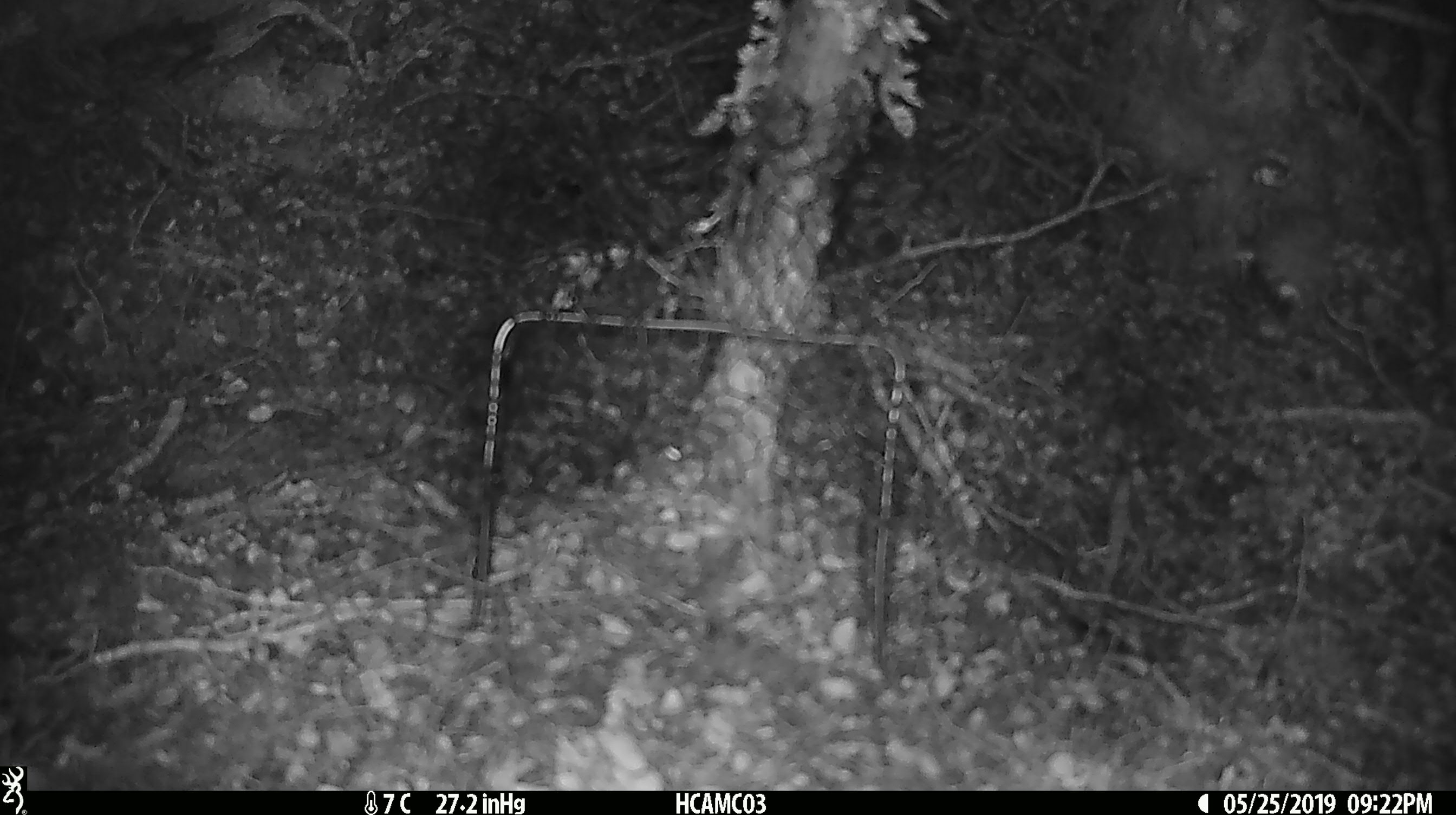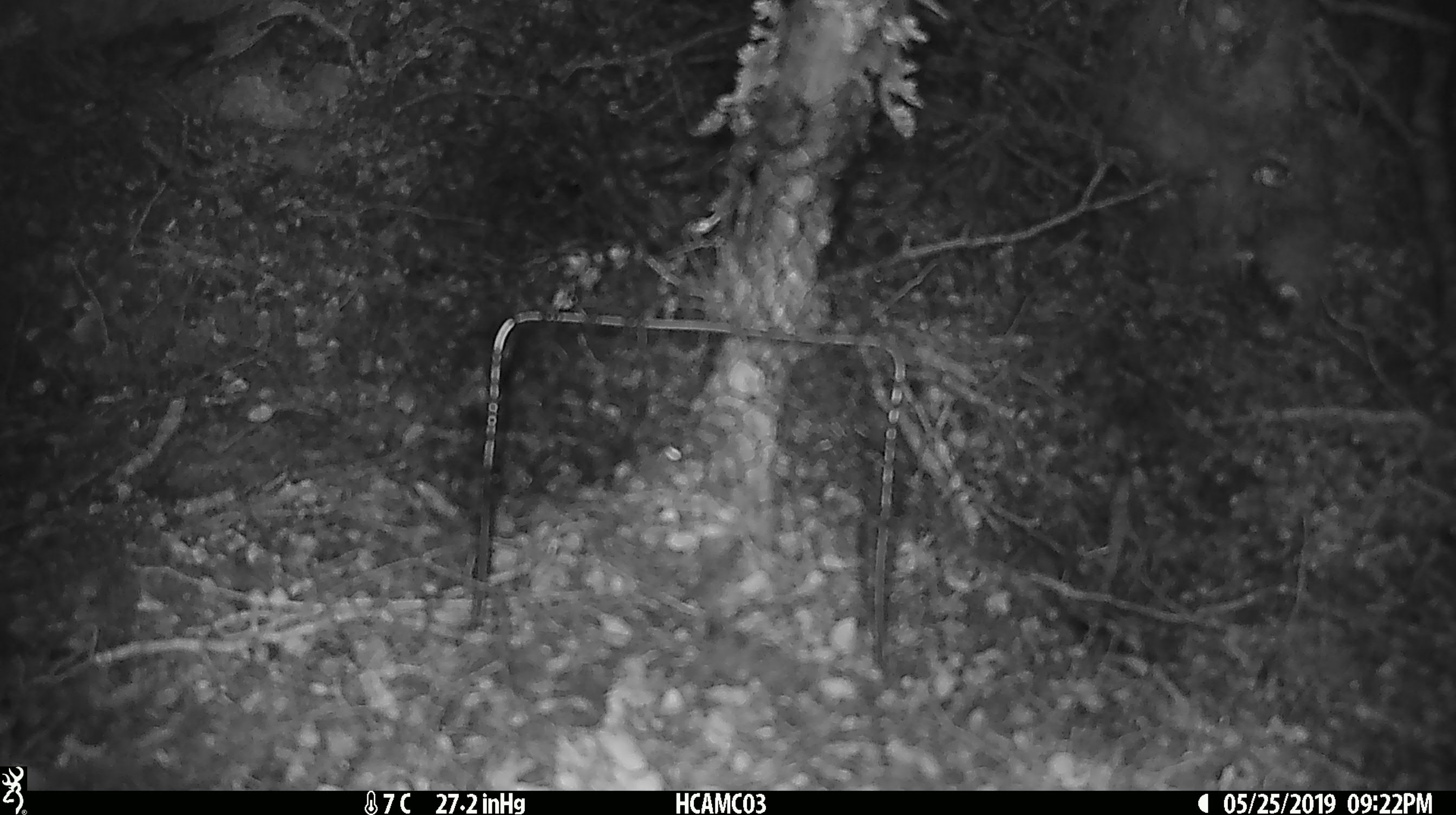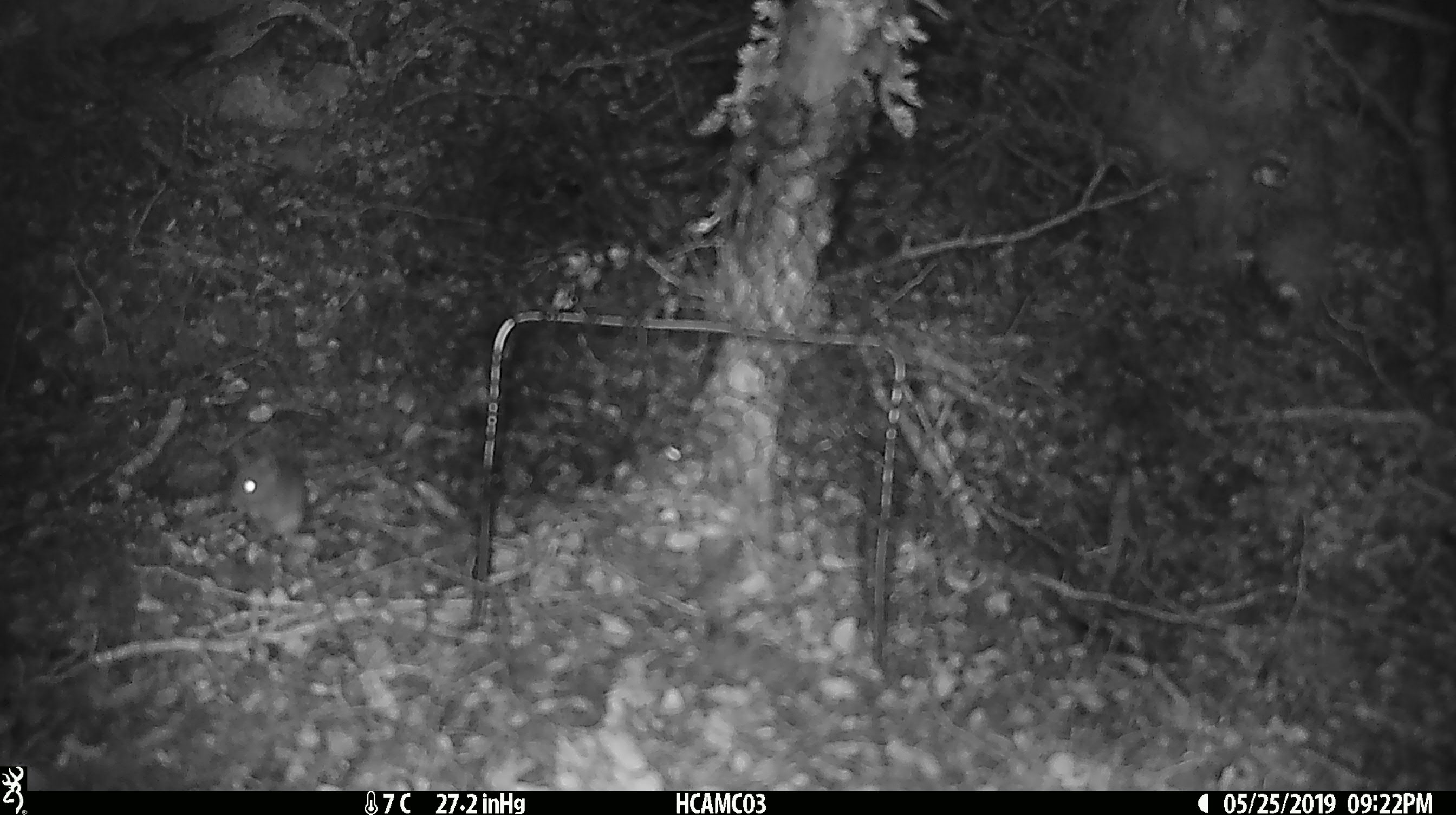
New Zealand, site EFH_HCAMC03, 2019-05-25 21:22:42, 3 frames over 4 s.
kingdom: Animalia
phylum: Chordata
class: Mammalia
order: Rodentia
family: Muridae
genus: Mus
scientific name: Mus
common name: mouse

Directions: The entries above should be reproduced exactly, without their pictures.

Response area:
New Zealand, site EFH_HCAMC03, 2019-05-25 21:22:42, 3 frames over 4 s.
kingdom: Animalia
phylum: Chordata
class: Mammalia
order: Rodentia
family: Muridae
genus: Mus
scientific name: Mus
common name: mouse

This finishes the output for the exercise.